- [To be done] Write out the data word for word, beginning with the line that contains "How should these" and continuing through the final line of the data.

-*-

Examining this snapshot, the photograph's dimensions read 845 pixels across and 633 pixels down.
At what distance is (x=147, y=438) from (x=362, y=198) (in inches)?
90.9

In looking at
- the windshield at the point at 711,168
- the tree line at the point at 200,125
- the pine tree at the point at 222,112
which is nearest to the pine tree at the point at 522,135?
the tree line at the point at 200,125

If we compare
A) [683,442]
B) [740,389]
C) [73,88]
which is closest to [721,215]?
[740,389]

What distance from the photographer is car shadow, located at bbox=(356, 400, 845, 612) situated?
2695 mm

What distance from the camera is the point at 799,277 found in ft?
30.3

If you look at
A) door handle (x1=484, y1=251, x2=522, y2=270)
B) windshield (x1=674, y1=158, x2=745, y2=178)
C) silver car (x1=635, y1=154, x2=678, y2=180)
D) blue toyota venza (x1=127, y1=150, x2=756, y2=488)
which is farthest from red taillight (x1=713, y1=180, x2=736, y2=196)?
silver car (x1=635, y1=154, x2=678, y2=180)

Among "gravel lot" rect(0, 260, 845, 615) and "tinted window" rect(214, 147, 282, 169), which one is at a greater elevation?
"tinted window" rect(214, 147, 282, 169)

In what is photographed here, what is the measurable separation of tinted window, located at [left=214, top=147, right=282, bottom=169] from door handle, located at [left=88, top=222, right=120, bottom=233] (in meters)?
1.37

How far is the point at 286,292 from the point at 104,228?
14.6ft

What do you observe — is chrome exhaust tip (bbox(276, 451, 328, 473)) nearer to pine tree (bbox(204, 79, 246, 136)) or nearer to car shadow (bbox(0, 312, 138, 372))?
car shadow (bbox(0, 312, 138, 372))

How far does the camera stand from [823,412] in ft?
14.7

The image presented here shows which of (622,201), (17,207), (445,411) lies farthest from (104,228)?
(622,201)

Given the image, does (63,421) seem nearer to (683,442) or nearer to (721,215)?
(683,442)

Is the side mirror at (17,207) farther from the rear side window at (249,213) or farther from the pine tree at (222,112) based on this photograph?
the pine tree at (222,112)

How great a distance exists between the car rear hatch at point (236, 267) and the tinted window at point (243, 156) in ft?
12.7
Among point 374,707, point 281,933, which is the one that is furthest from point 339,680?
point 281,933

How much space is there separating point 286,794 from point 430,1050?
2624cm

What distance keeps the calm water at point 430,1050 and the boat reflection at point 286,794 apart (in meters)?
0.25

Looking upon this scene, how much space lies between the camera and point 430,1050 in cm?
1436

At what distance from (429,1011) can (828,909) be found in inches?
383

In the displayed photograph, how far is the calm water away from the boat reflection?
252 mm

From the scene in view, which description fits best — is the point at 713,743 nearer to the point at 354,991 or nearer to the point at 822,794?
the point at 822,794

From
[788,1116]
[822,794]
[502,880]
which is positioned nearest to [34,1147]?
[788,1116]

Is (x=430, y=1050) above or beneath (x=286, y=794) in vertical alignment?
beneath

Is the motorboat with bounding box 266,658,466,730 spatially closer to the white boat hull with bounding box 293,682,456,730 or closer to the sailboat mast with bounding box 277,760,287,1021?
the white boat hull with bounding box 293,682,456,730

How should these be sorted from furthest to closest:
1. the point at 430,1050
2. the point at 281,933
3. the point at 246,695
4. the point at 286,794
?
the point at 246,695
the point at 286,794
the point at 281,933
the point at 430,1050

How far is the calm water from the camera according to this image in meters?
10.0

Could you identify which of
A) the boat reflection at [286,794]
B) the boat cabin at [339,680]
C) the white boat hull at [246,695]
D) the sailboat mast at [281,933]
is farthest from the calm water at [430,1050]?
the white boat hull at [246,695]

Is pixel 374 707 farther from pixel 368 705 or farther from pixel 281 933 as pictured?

-*-

- [In response]
How should these be sorted from furthest to closest:
1. the point at 430,1050
2. the point at 281,933
3. the point at 246,695
4. the point at 286,794
?
the point at 246,695
the point at 286,794
the point at 281,933
the point at 430,1050

How far is the calm water from the camera according to this image in meters?
10.0

Could you identify which of
A) the boat reflection at [286,794]
B) the boat cabin at [339,680]
C) the white boat hull at [246,695]
D) the sailboat mast at [281,933]
is farthest from the calm water at [430,1050]?
the white boat hull at [246,695]

Is pixel 374 707 farther from pixel 368 705 or farther from pixel 281 933 as pictured?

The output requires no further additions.